The friend who'd invited me introduced me to the Dream Job guys, who kind of grunted in my direction. I asked them some questions about the project and got more grunts from one. My friend suggested I watch over the other Dream Job guy's shoulder while he wrote a Python script. After I told him I was a beginner, Dream Job Guy told me that he would dumb down his explanation but that I shouldn't be offended. To my shame, the explanation still wasn't dumb enough for me and I was too embarrassed to ask questions. I excused myself for a minute and when I came back he was in a conversation with my friend. Said friend had to leave shortly thereafter, and though the event lasted for several more hours, I opted to leave too.
I didn't see or hear any sexist or inappropriate behavior. These guys weren't brogrammers or neckbeards and didn't seem particularly socially inept with each other. I didn't fear harassment or sexual remarks as I'm not conventionally attractive, I'm androgynous-leaning and I'm 5-10 years older than most of them. I just felt invisible.

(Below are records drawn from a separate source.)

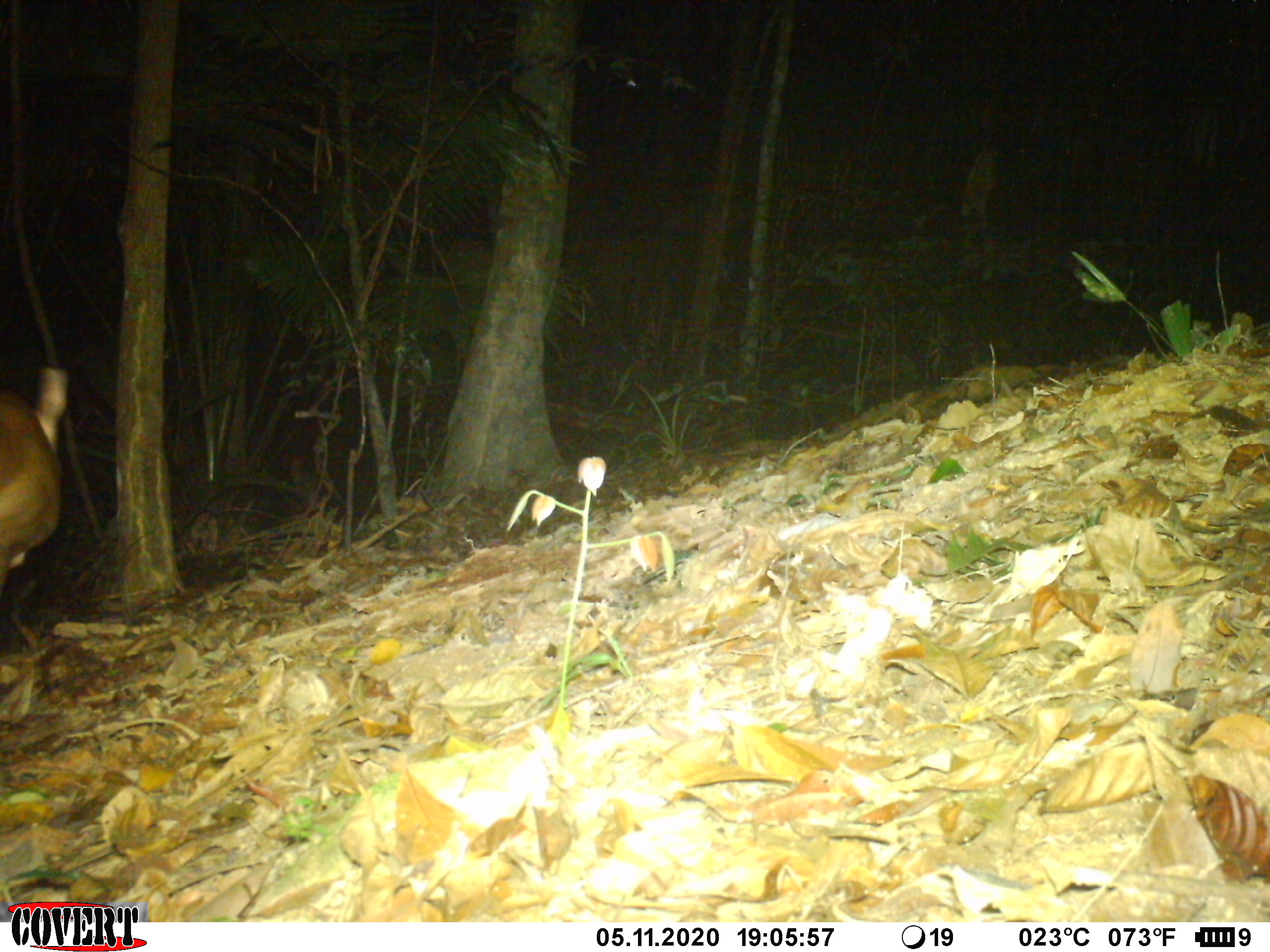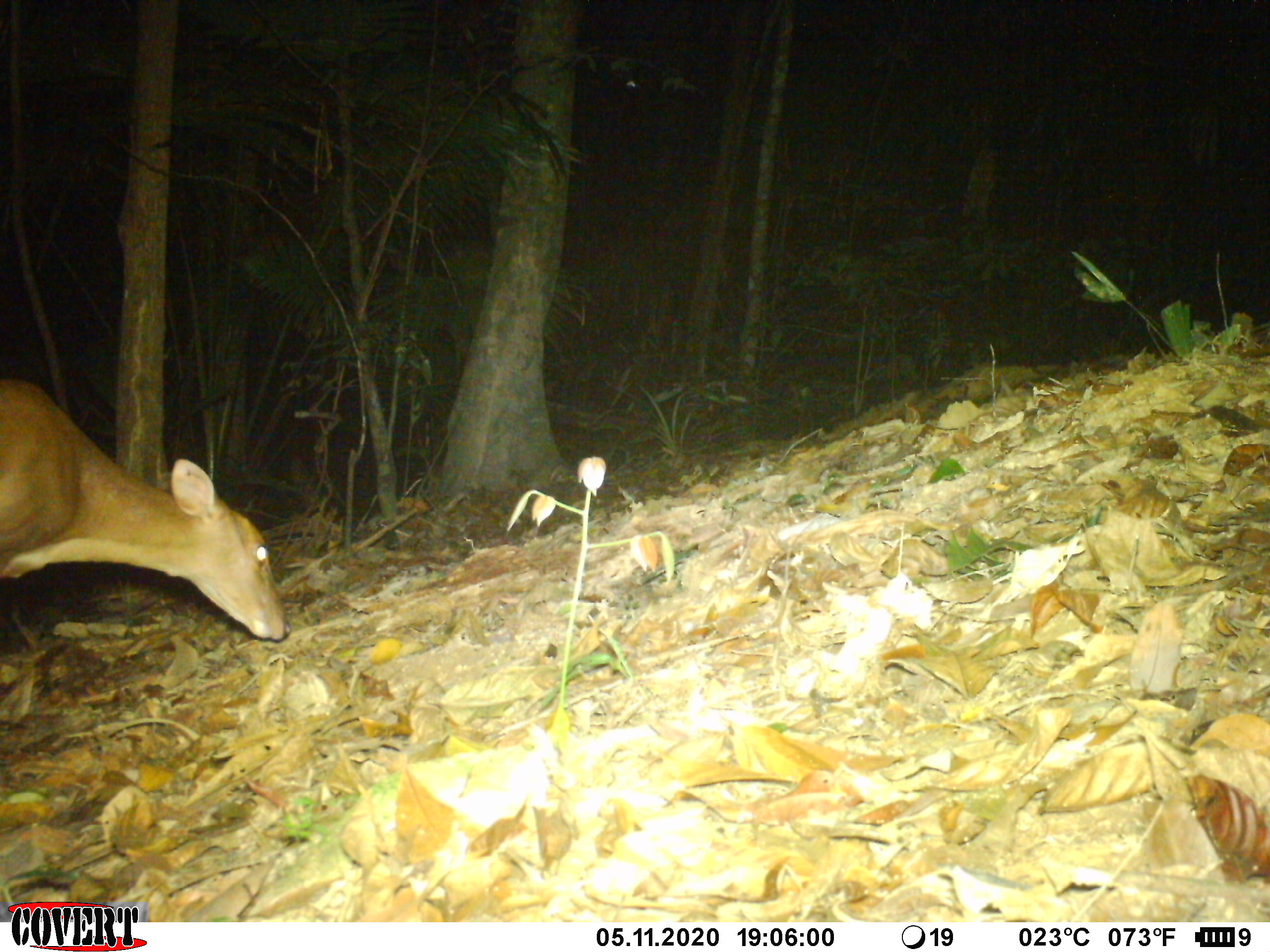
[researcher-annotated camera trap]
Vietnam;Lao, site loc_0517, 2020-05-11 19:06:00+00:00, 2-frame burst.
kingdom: Animalia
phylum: Chordata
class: Mammalia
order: Artiodactyla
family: Cervidae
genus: Muntiacus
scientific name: Muntiacus vuquangensis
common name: large-antlered muntjac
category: large antlered muntjac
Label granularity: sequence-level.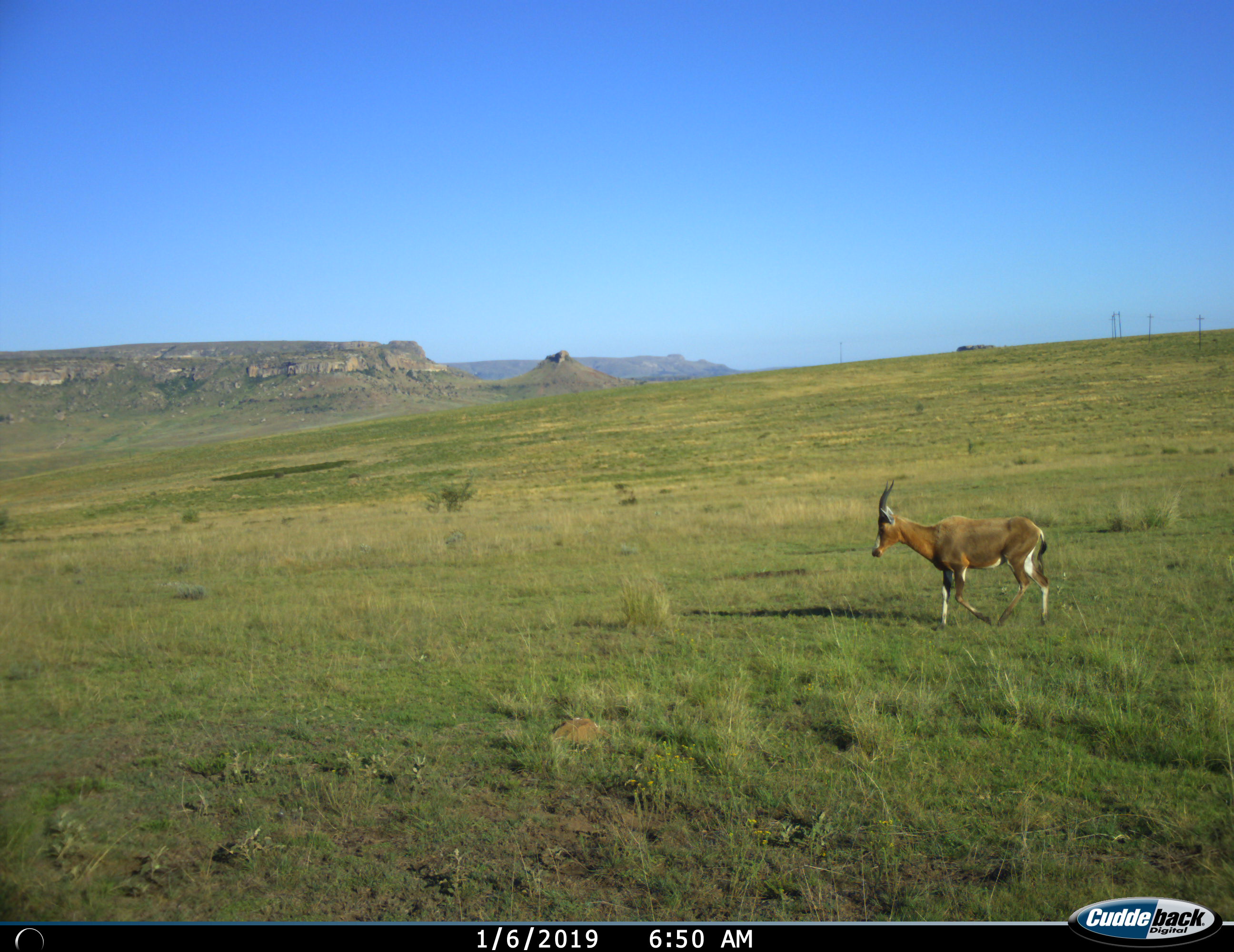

I really don't want to have any more interaction with this group even though it would be very beneficial to me professionally.
I have not been able to find a group for women in my area, though I'm not really sure where to look. There might be one in a much bigger city in my region, but it's a 3-4 hour round trip and I doubt I could do that very often. I know there are Python books and courses online, and I plan to pursue those, but I really would like someone who can mentor me a bit and/or collaborate with me.
If this was actually just a typical experience for any newcomer to a programming group, please let me know. I do have a history of social anxiety and feeling like an outsider, and I've read so many blog posts about hostility towards women in the tech world that perhaps I am projecting a bit.
Holy wall of text. My actual questions: Was my experience likely due to my gender or my newcomer status? Should I give this group another try? If so, how can I approach it differently? If not, how can I find more friendly groups?
posted by fantoche to human relations (24 answers total) 23 users marked this as a favorite
There's a huge amount of energy expended to pull someone new into the fold, and you don't do that until you're sure they're going to stay part of the community.
Go back, be a wall flower.
By the 3rd or 4th trip, people will start soliciting your input, feedback, and you'll quickly be part of the crew.